Ofgem to tighten up regulations for gas and electricity supply market entrants
In light of the demise of nine recent entrants to the gas and electricity market, Ofgem has announced that it will introduce more rigorous tests to ensure newcomers are well equipped to deal with the “challenges of the market”.
Ofgem’s executive director for consumers and markets, Mary Starks, explained that newcomers would face more stringent background checks and financial capability assessments.
Speaking on BBC Radio 4’s Today programme, Starks said: “we do think there is room for improvement in the licensing regime and we are conducting a review of our licensing arrangements at the moment, with a view to strengthening our requirements to raise standards in a couple of areas, particularly around customer service and financial resilience,”
Consultation is under way and new rules start to be introduced in April.
Despite the failings of some smaller energy companies, she believed opening up the market to new players had benefited consumers with greater choice and better prices, and praised the new price cap that came into effect at the beginning of this year as having aided this too.
BT Mobile and Broadband prices to be linked to Consumer Price Index
Over the last few years BT had been increasing prices around every 9 months, with rivals following suit a few months later.
Previous rises would usually total to around 4-6% per year, far beyond the standard rate of annual inflation measured by the CPI which, in November, stood at 2.3%.
It’s a bold move by BT, as some experts predict that the CPI could turn negative towards the latter months of 2019, depending on the outcome of Brexit.
Using the CPI as a base for price increases is also a peculiar move, as most Mobile Network Operators tack their prices to the Retail Price Index – which is usually much higher.
Even though the terms and conditions for new and renewing customers come into effect immediately, the new pricing structure will not be applied until March 2020. It will be calculated according the CPI rate in January of that month.
This new pricing structure will give customers more predictable price increases – a welcome change from BT’s previous method of hiking prices aggressively.
Failing to haggle with your TV and broadband supplier could be costing you up to £690 annually
A Which? survey has revealed that 40% of customers who remain loyal to their broadband provider for more than 10 years could be grossly overpaying for their services.
Providers typically bring new customers in with cheap introductory prices before hiking fees up around the 12 or 18-month period.
Savings averaging around £180 per year could be made simply by negotiating with your current provider when your contract comes to an end, and larger savings can often be made by switching to an entirely new provider.
Sky customers who fail to haggle are being hit the hardest. They’ll be paying an average of £1050 annually, whereas customers who haggle pay £120 less at £930 per year. Sky does, however, provide the most channels for its most basic package (300 channels).
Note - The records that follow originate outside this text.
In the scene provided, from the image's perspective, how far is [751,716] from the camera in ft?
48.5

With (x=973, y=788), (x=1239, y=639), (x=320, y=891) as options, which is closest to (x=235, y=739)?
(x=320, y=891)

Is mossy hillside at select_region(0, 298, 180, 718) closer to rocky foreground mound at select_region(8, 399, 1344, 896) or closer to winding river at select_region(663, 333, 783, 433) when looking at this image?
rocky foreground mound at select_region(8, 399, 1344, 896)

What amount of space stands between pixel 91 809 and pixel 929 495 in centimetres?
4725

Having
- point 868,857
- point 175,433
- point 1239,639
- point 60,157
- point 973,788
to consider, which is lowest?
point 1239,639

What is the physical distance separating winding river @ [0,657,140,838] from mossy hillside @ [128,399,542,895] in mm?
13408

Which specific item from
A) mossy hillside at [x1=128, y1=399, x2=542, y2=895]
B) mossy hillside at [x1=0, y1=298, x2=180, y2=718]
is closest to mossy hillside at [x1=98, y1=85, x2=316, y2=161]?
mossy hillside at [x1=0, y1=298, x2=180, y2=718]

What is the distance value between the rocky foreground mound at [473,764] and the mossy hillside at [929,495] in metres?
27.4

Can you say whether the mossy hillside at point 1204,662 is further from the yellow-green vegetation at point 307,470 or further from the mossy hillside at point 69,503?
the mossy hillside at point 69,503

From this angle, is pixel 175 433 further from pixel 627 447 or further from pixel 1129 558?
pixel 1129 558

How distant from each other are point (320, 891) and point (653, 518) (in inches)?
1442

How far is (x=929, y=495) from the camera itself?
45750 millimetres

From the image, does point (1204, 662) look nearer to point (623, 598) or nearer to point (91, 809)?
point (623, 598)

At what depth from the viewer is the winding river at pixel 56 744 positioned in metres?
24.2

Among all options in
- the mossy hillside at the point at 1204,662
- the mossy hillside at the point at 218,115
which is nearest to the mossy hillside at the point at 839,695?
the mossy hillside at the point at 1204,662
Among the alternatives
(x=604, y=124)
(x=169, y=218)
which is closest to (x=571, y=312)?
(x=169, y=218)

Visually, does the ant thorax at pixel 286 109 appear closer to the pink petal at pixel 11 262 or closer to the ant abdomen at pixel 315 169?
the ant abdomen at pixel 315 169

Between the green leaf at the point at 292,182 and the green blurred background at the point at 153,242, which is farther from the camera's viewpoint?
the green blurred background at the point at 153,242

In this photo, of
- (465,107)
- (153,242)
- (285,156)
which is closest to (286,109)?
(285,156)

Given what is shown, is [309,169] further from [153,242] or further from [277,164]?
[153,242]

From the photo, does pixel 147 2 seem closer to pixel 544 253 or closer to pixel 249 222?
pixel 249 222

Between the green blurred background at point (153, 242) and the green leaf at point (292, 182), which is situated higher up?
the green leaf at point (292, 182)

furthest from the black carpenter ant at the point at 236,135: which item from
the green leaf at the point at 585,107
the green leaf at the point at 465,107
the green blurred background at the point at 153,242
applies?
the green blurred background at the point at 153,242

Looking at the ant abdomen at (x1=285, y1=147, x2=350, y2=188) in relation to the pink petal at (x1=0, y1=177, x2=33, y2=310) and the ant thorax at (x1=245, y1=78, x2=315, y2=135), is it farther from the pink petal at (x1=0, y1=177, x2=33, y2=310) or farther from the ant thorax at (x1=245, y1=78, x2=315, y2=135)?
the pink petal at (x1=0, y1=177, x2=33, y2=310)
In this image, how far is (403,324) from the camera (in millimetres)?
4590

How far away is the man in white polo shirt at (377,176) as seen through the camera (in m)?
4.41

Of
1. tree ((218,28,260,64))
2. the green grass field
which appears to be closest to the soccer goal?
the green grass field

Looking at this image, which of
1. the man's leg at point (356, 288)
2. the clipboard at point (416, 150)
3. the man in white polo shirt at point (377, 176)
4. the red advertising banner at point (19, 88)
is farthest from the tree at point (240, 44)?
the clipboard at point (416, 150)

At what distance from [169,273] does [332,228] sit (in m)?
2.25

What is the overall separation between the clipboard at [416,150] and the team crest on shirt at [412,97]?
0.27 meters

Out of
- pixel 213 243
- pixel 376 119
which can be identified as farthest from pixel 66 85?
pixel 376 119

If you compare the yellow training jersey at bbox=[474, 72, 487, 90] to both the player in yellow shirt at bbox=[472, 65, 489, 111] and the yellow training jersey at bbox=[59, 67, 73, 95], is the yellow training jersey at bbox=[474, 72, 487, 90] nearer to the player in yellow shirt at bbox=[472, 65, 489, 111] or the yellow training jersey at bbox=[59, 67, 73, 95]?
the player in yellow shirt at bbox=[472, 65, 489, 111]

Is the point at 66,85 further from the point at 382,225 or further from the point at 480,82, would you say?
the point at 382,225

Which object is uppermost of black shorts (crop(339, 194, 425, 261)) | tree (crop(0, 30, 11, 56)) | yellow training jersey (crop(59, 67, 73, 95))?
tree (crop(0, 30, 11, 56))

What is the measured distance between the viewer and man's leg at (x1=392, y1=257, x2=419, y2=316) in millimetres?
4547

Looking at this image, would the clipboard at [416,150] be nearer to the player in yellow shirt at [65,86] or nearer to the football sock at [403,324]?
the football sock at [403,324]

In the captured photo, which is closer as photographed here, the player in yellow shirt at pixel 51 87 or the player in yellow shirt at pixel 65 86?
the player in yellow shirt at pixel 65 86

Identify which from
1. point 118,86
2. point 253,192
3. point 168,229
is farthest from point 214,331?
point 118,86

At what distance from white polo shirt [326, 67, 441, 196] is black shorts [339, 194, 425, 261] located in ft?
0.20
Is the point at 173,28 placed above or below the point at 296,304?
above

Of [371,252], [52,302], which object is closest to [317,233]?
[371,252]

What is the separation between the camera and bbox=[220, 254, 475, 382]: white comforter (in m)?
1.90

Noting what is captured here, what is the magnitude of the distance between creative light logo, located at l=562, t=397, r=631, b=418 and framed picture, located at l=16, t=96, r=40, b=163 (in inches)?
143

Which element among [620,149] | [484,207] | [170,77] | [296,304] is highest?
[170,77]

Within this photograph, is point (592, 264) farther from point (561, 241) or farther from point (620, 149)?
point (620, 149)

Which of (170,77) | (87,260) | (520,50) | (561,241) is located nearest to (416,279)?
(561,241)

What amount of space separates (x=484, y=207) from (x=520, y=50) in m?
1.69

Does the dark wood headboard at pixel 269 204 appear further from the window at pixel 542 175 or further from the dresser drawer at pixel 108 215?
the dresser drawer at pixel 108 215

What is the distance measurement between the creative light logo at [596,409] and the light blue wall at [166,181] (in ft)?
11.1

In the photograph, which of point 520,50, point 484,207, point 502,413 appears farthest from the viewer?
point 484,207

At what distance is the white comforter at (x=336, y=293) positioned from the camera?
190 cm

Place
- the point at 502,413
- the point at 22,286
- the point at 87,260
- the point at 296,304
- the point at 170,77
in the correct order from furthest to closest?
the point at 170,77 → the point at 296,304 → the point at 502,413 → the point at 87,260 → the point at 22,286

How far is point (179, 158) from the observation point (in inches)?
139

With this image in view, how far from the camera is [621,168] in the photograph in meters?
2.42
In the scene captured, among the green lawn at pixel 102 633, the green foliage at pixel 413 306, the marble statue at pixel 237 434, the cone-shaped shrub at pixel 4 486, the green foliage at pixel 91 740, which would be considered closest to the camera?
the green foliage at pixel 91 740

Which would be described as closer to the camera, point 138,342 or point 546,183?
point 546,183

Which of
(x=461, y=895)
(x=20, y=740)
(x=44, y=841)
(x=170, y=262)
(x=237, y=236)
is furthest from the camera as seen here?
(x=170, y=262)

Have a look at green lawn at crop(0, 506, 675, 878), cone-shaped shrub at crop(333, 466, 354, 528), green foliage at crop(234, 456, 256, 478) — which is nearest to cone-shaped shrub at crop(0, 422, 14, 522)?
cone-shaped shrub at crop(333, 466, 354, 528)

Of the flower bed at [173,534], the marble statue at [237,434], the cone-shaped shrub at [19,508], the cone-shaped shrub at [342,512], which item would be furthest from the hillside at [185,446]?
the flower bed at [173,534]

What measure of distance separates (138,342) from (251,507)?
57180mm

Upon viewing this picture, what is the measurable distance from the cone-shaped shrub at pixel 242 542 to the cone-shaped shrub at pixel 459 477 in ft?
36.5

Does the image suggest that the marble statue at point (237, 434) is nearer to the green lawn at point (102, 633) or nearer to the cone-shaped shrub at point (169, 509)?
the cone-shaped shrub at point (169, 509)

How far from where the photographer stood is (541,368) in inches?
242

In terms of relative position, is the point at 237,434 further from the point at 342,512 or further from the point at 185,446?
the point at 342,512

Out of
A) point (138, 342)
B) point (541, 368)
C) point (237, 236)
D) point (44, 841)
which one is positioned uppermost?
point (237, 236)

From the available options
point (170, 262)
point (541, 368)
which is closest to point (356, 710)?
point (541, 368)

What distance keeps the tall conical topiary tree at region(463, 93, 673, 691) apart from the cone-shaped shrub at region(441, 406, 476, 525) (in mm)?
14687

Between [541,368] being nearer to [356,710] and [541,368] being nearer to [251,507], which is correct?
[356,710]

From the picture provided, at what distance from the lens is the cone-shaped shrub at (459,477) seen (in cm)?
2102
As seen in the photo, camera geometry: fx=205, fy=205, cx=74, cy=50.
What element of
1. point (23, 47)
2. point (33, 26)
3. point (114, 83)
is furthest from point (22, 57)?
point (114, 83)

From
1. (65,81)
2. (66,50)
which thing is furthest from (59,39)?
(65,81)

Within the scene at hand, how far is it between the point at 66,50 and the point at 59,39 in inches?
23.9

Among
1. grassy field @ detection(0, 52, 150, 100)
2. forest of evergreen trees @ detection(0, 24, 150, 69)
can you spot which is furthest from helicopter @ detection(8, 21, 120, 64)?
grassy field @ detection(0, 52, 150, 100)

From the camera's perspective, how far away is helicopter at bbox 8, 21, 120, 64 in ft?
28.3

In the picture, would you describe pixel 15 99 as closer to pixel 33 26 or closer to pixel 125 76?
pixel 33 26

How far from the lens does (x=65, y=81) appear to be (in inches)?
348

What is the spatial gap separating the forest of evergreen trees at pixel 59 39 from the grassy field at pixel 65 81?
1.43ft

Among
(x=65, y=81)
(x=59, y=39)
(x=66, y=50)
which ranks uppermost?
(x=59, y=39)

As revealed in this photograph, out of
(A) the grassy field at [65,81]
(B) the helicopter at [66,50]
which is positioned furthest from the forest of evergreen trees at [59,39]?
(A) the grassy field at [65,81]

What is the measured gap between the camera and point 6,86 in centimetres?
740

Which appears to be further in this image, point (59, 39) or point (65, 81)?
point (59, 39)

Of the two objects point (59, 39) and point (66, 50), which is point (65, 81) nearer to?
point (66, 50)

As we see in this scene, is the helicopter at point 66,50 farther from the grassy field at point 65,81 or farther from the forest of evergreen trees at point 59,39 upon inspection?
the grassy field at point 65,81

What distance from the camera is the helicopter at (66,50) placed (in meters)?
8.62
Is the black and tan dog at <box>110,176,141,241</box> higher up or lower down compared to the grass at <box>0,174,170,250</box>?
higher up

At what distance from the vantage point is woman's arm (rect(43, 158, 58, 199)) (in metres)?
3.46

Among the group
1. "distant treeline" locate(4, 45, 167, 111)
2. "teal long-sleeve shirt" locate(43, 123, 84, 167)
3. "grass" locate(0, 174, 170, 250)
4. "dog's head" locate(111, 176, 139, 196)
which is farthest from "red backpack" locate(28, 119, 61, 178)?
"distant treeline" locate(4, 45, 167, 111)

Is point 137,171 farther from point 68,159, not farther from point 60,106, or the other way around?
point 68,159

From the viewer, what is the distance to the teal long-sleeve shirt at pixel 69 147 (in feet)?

Virgin Media customers pay less on average than Sky customers, paying around £960 per year. As with Sky, hagglers pay much less for the same service, averaging around £780 annually (saving £180 per year).
BT customers can see the most savings by haggling. Negotiating with BT can save you an average of £210 per year, paying an average of £510 a year, compared to the £720 typically paid by those who don’t haggle.
New customers are the ones given the best deals overall, so if you aren’t particularly bothered about who provides your services it is worth shopping around for a new deal.
Ultra-fast electric vehicle charging sites to be rolled out in Scandinavia
48 ultra-fast charging sites for electric vehicles are to be set up in Denmark, Sweden and Norway. The project is being undertaken by German energy giant E.ON and Danish e-mobility provider Clever. The sites with the ultra-fast chargers are to be opened up along motorways in Scandinavia.
28 sites will be set up in Denmark and Sweden, with the remaining 20 in Norway. The companies are in agreement with the EU to co-finance the 28 sites in Denmark and Sweden.
The charging sites are due to be operational by 2020, with customers of Clever, E.ON and even third parties all able to use the stations.
CEO of Clever, Casper Kirketerp-Møller, said: “This is a major leap forward for Scandinavian and European EV drivers alike. With this new joint venture, we’re journeying into the new era of borderless sustainable e-mobility.
“Only two years ago, this was a vivid dream on Danish soil of connecting people by frictionless, limitless, rewarding EV experience and now we’ve been granted the green light from the European Commission, with several ultra-fast charging sites sprouting throughout Denmark, Sweden and Norway.”